- ENTRIES PROVIDED -
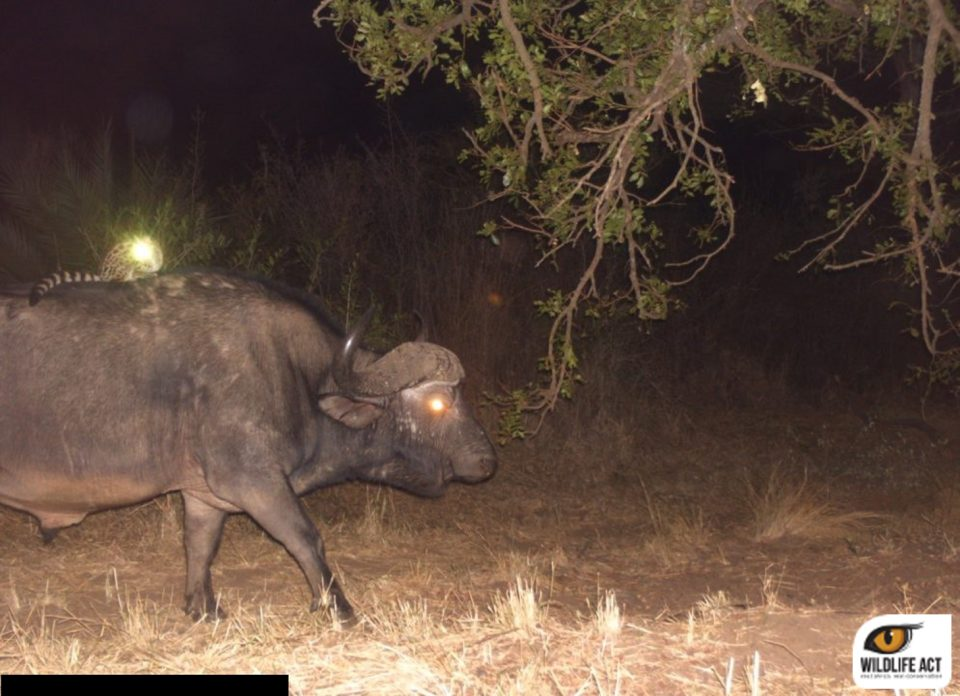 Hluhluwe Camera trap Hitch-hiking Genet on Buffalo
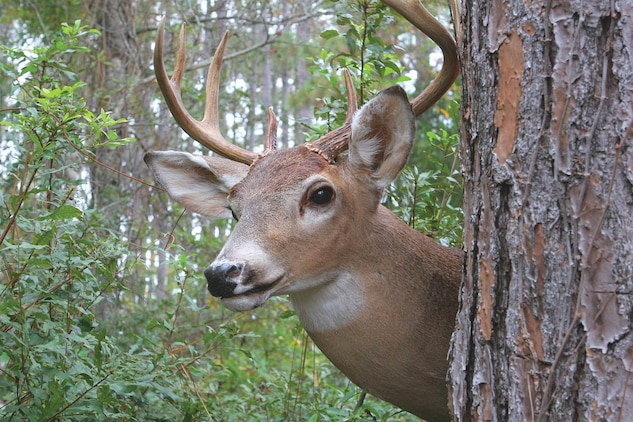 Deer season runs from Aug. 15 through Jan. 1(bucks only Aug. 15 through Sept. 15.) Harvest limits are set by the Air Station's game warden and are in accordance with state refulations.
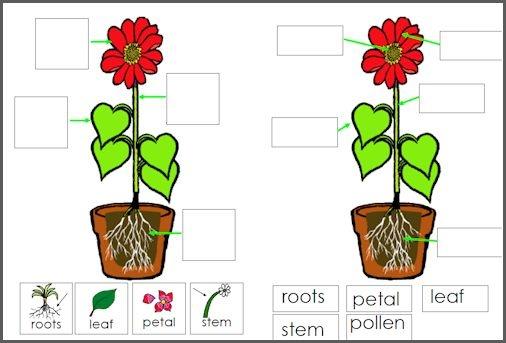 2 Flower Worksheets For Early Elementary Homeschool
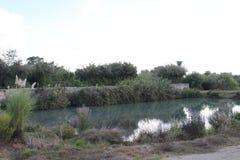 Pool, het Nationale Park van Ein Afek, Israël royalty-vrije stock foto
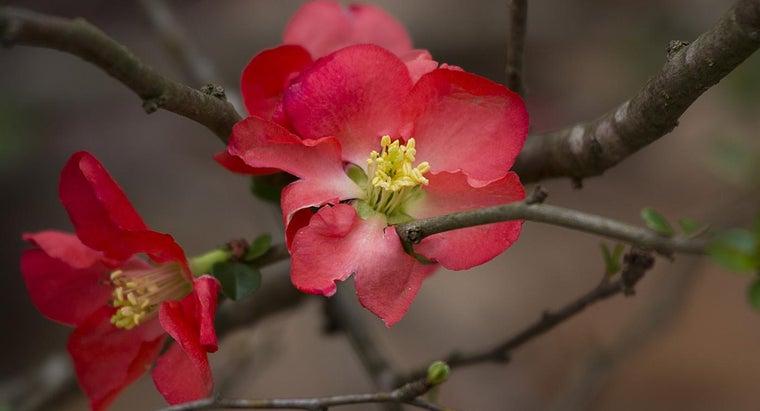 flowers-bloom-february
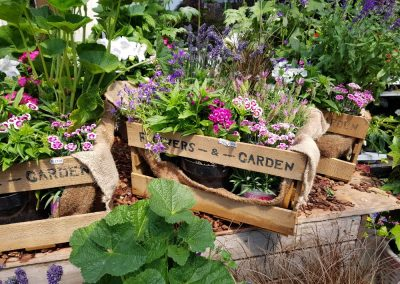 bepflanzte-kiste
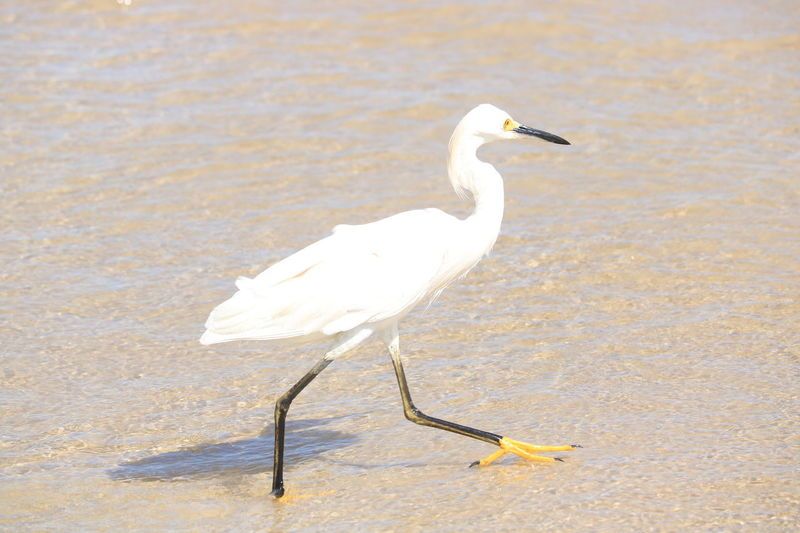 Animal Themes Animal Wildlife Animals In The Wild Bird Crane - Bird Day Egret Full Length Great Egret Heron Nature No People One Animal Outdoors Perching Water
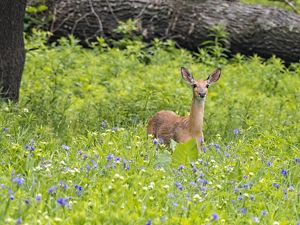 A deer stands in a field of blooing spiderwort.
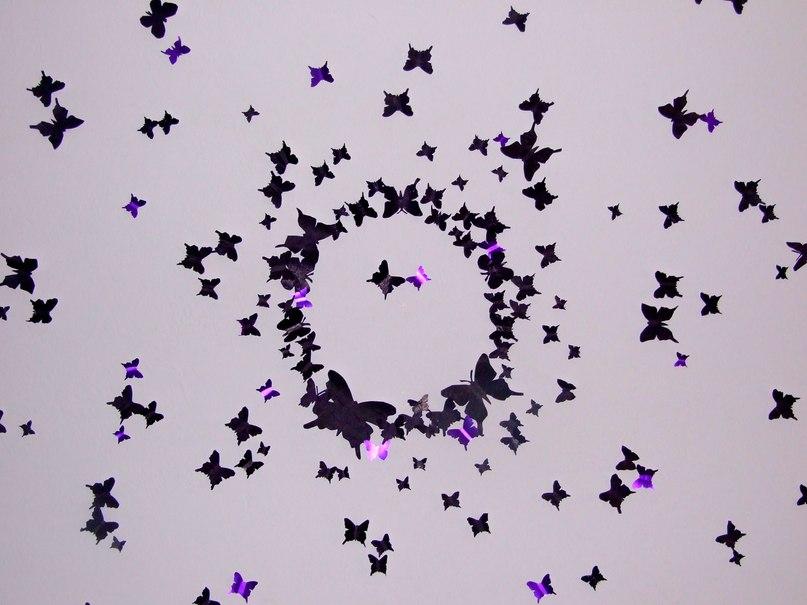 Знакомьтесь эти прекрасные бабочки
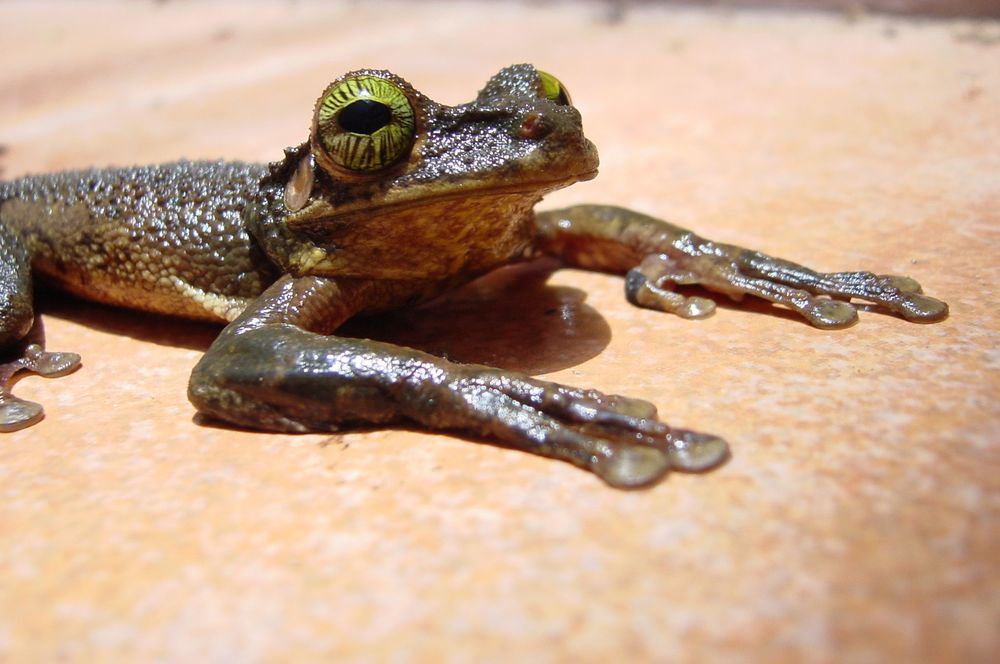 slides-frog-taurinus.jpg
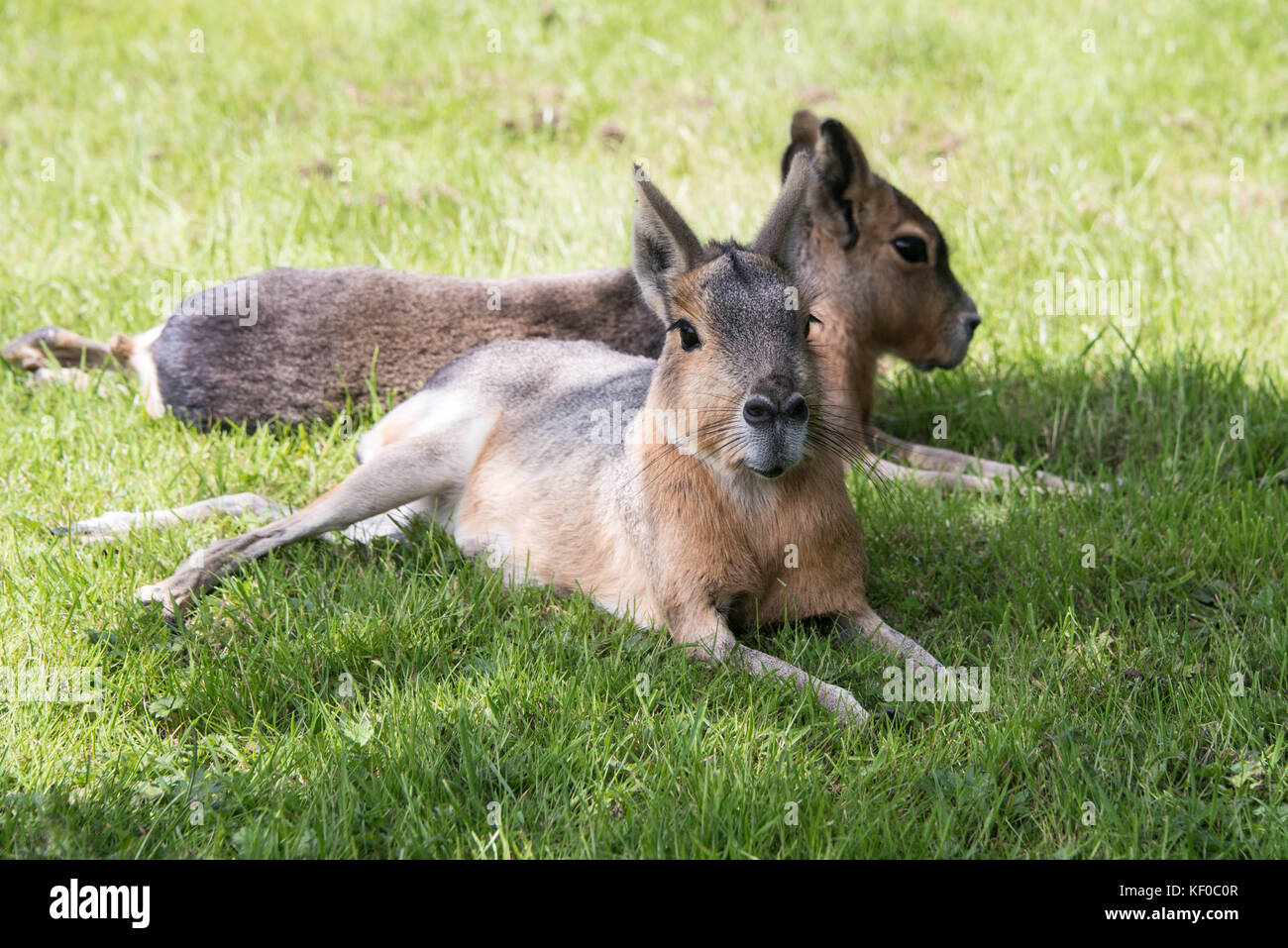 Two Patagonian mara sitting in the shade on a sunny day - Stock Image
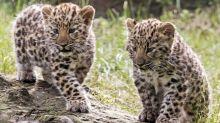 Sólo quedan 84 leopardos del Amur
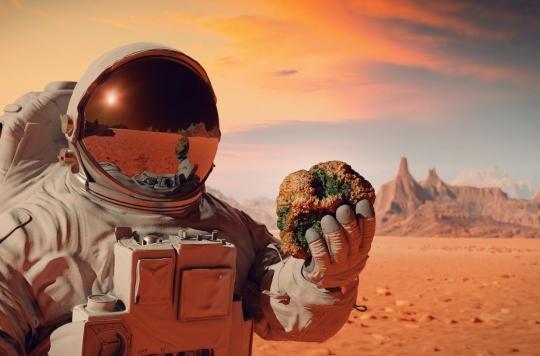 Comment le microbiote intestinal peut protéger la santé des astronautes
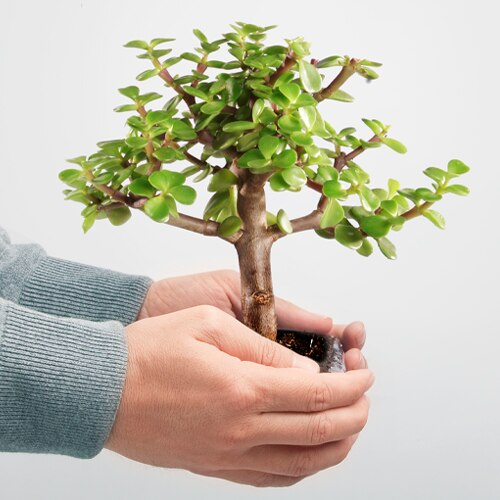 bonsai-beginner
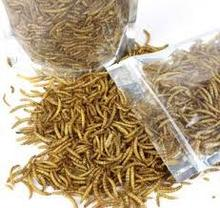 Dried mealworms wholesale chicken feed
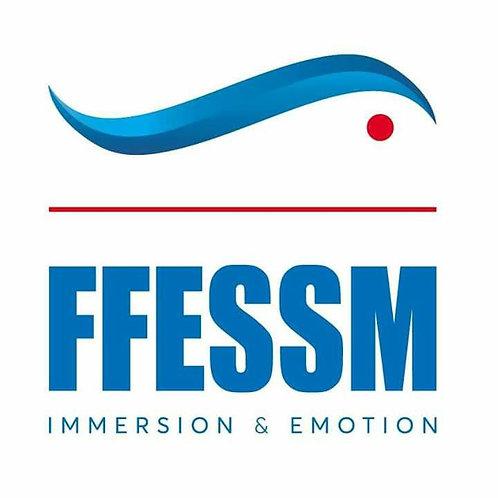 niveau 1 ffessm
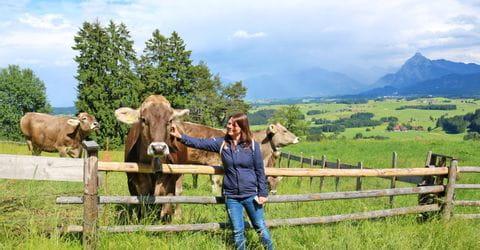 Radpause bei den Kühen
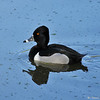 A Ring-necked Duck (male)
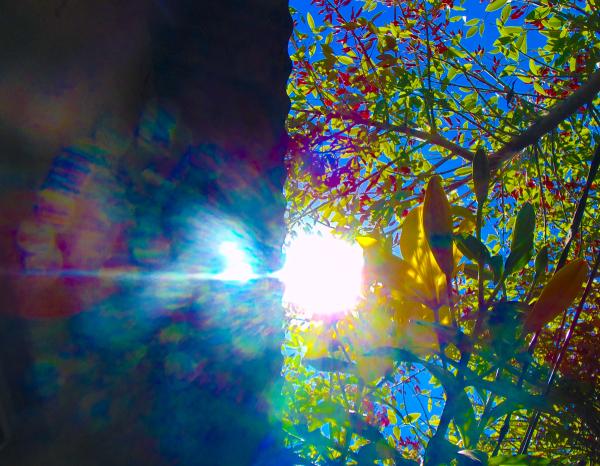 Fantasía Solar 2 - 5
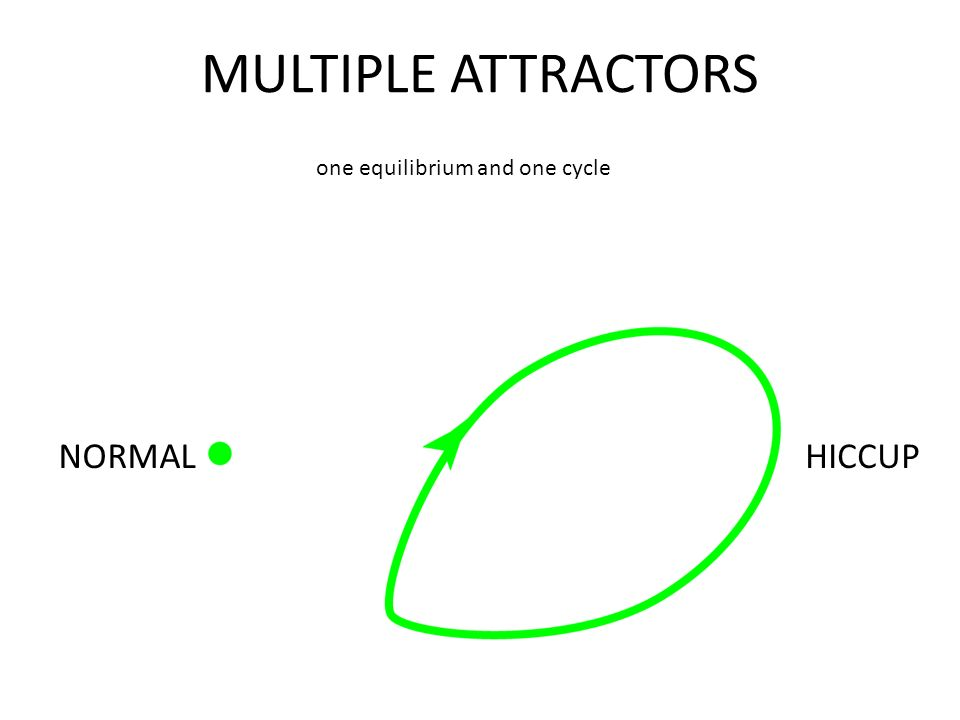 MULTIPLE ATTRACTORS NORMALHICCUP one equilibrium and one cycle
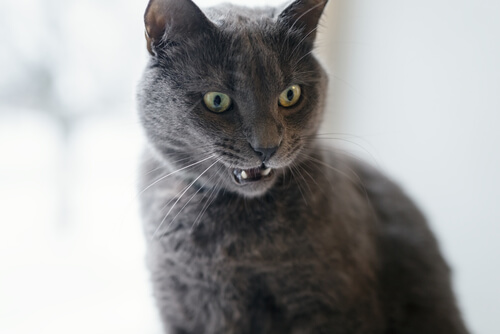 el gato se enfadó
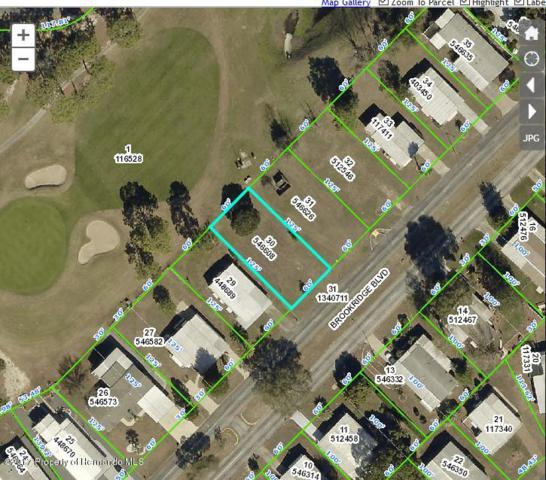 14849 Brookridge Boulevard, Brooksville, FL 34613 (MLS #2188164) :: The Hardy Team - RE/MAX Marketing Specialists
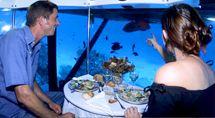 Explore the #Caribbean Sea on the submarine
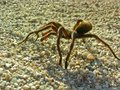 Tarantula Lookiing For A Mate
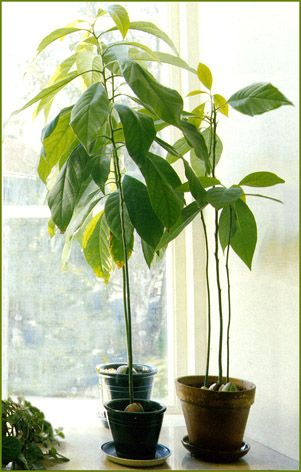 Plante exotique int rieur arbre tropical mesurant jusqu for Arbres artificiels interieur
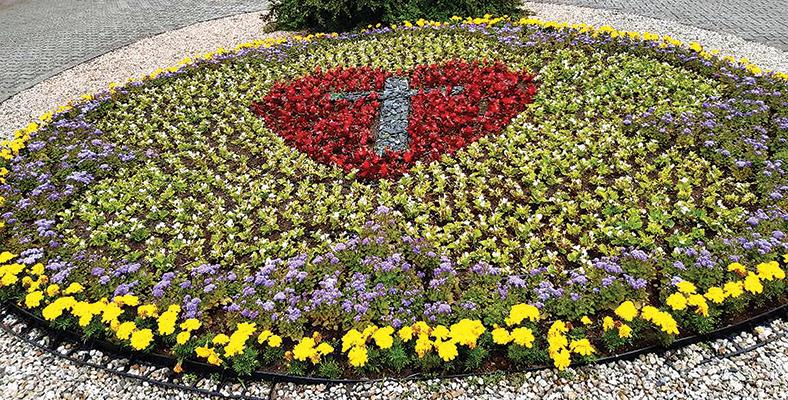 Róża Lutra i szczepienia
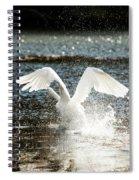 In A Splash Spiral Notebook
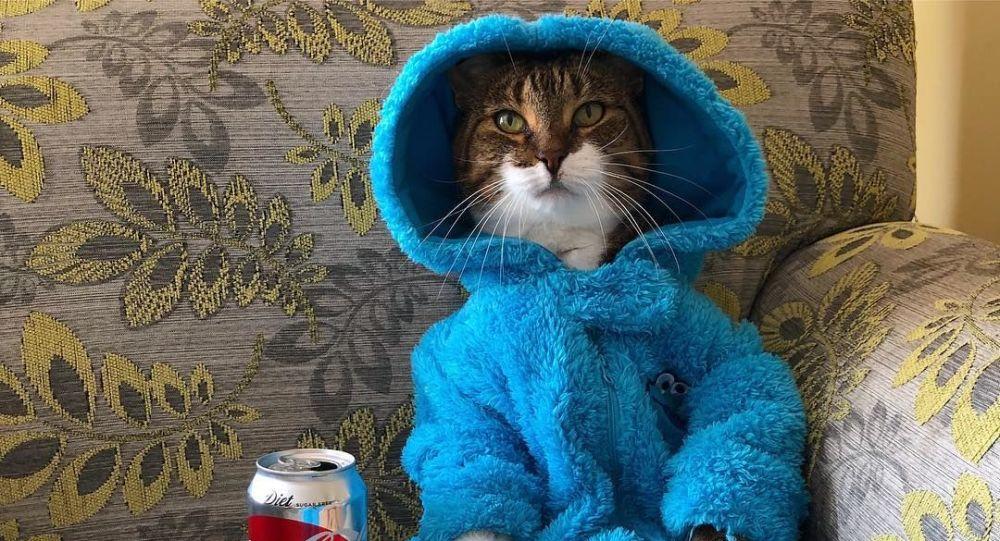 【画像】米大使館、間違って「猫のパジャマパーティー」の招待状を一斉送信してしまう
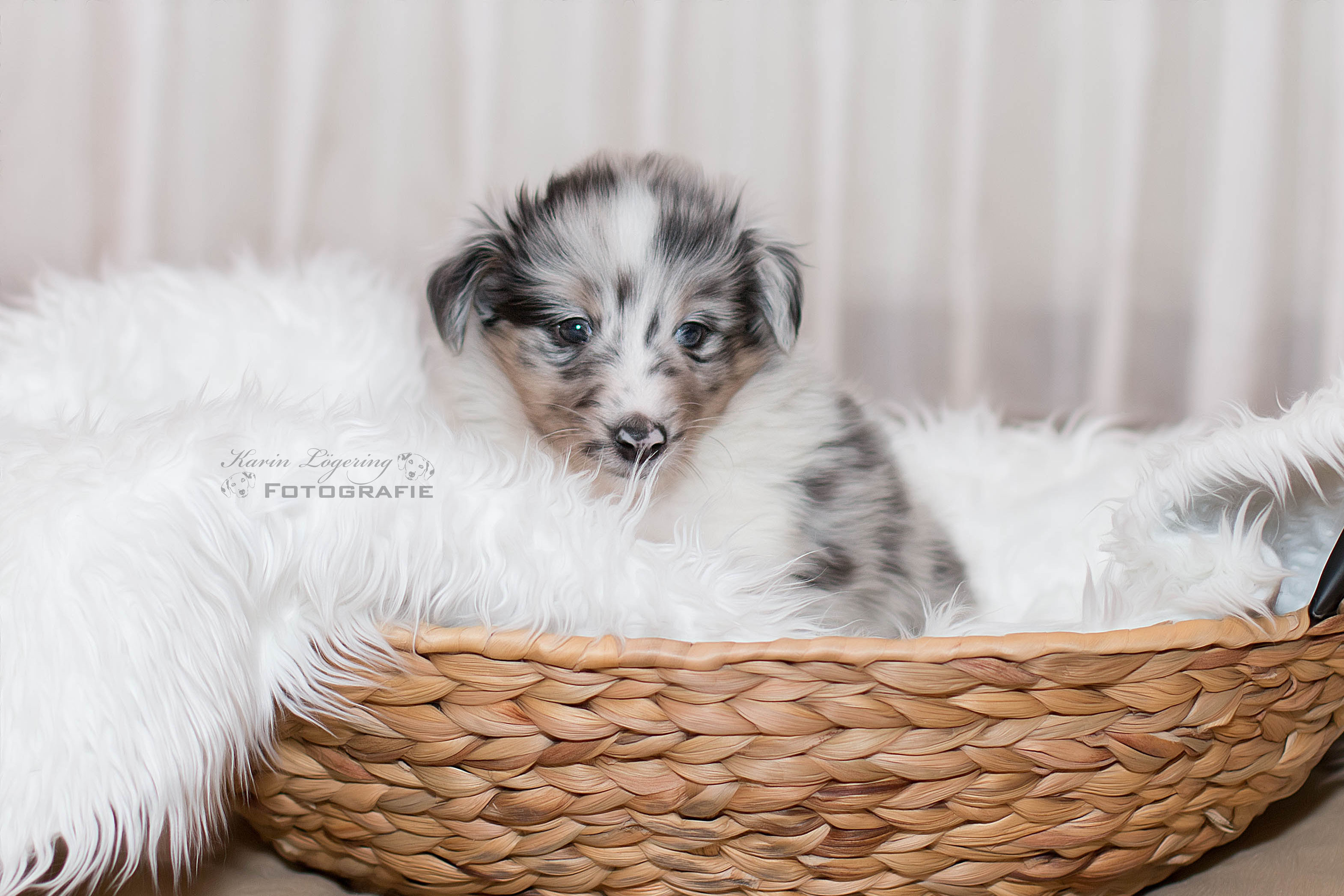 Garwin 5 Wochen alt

- DESCRIPTION OF THE TASK -
Output a verbatim copy of the lines from the line containing "Plante exotique int" through the end of the data, both included, without any images.

- RESULT FOR THIS TASK -
 Plante exotique int rieur arbre tropical mesurant jusqu for Arbres artificiels interieur
 Róża Lutra i szczepienia
 In A Splash Spiral Notebook
 【画像】米大使館、間違って「猫のパジャマパーティー」の招待状を一斉送信してしまう
 Garwin 5 Wochen alt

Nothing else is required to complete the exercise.